Eastern Catholic eparchy in the eastern United States

The Eparchy of Passaic (Eparchia Passaicensis Ruthenorum) is an eparchy (diocese) of the Ruthenian Greek Catholic Church on the Atlantic seaboard of the United States. Its episcopal seat is the Cathedral of St. Michael the Archangel in Passaic, New Jersey. As an Eastern Catholic church, it uses the Byzantine Rite in its services. The Eparchy was erected July 6, 1963.

It is a suffragan diocese of the Archeparchy of Pittsburgh in the ecclesiastical province of Pittsburgh. The metropolis is dependent upon the Roman Congregation for the Oriental Churches). Its headquarters are at 445 Lackawanna Avenue, Woodland Park, New Jersey (formerly West Paterson).

On October 29, 2013, Pope Francis appointed Father Kurt Burnette, until then the Rector of Saints Cyril and Methodius Seminary, in Pittsburgh, Pennsylvania (since October 2012), as Eparch-elect of the Eparchy, succeeding William Skurla. The eparchy's first bishop was Stephen Kocisko. Currently, the Eparchy has 89 parishes under its canonical jurisdiction.

[Source material]:
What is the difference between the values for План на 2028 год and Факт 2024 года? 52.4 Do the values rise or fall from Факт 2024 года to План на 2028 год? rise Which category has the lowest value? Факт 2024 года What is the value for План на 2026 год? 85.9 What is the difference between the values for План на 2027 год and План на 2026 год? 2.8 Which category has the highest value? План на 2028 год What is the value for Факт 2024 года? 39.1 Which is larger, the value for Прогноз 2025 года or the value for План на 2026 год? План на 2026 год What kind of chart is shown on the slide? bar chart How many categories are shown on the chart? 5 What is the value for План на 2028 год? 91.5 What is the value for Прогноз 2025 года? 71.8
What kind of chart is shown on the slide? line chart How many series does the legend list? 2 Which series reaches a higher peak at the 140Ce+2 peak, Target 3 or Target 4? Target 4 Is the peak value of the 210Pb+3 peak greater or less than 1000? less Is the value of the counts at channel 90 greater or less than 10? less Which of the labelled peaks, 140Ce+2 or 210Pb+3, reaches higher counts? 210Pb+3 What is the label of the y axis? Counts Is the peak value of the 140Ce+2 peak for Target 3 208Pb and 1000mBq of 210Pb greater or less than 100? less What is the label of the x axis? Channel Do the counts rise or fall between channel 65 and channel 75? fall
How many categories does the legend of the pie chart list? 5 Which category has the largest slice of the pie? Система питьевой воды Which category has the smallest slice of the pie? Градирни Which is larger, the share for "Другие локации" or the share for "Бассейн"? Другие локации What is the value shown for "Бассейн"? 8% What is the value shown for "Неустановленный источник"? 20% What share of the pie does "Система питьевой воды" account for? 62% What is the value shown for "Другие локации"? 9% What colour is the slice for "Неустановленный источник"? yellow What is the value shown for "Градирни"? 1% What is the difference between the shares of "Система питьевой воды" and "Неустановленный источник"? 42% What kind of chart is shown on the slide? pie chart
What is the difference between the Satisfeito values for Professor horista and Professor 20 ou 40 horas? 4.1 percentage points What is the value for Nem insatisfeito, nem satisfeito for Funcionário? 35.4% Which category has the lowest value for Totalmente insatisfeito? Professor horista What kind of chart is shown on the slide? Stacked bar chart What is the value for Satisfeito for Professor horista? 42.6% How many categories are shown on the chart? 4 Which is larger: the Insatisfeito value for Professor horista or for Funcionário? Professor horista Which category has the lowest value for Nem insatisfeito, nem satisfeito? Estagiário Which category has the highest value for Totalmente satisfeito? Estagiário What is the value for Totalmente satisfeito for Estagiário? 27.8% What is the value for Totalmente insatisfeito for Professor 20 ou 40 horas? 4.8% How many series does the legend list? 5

[Prompt 1]: In the text about the Eparchy of Passaic, rewrite the paragraph beginning "It is a suffragan diocese" as a short bulleted list that keeps its main facts.
[Prompt 2]: List every person named in the text about the Eparchy of Passaic.
[Prompt 3]: Resume the text about the Eparchy of Passaic where it stops.

[Exercise answer 1]:
- Suffragan diocese of the Archeparchy of Pittsburgh, in the ecclesiastical province of Pittsburgh
- The metropolis depends on the Roman Congregation for the Oriental Churches
- Headquarters: 445 Lackawanna Avenue, Woodland Park, New Jersey (formerly West Paterson)

[Exercise answer 2]:
- Pope Francis
- Kurt Burnette
- William Skurla
- Stephen Kocisko

[Exercise answer 3]:
==Eparchs==
- Stephen John Kocisko † (July 6, 1963 - December 22, 1967) Appointed, Eparch of Pittsburgh (Ruthenian)
- Michael Joseph Dudick † (July 29, 1968 - November 6, 1995) Retired
- Andrew Pataki † (November 6, 1995 - December 6, 2007) Retired
- William C. Skurla (December 6, 2007 - January 19, 2012) Appointed, Archeparch of Pittsburgh (Ruthenian)
- Kurt Burnette (December 4, 2013 – Present)

==Parishes==
The eparchy encompasses parishes located in the following states:
- Connecticut
- Florida
- Georgia
- Maryland
- New Jersey
- New York
- North Carolina
- Pennsylvania (eastern counties)
- South Carolina
- Virginia

==Bishops==
===Ordinaries===
- Stephen John Kocisko (1963-1967), appointed Bishop of Pittsburgh (Ruthenian)
- Michael Joseph Dudick (1968-1995)
- Andrew Pataki (1995-2007)
- William Charles Skurla (2007-2013), appointed Archbishop of Pittsburgh (Ruthenian)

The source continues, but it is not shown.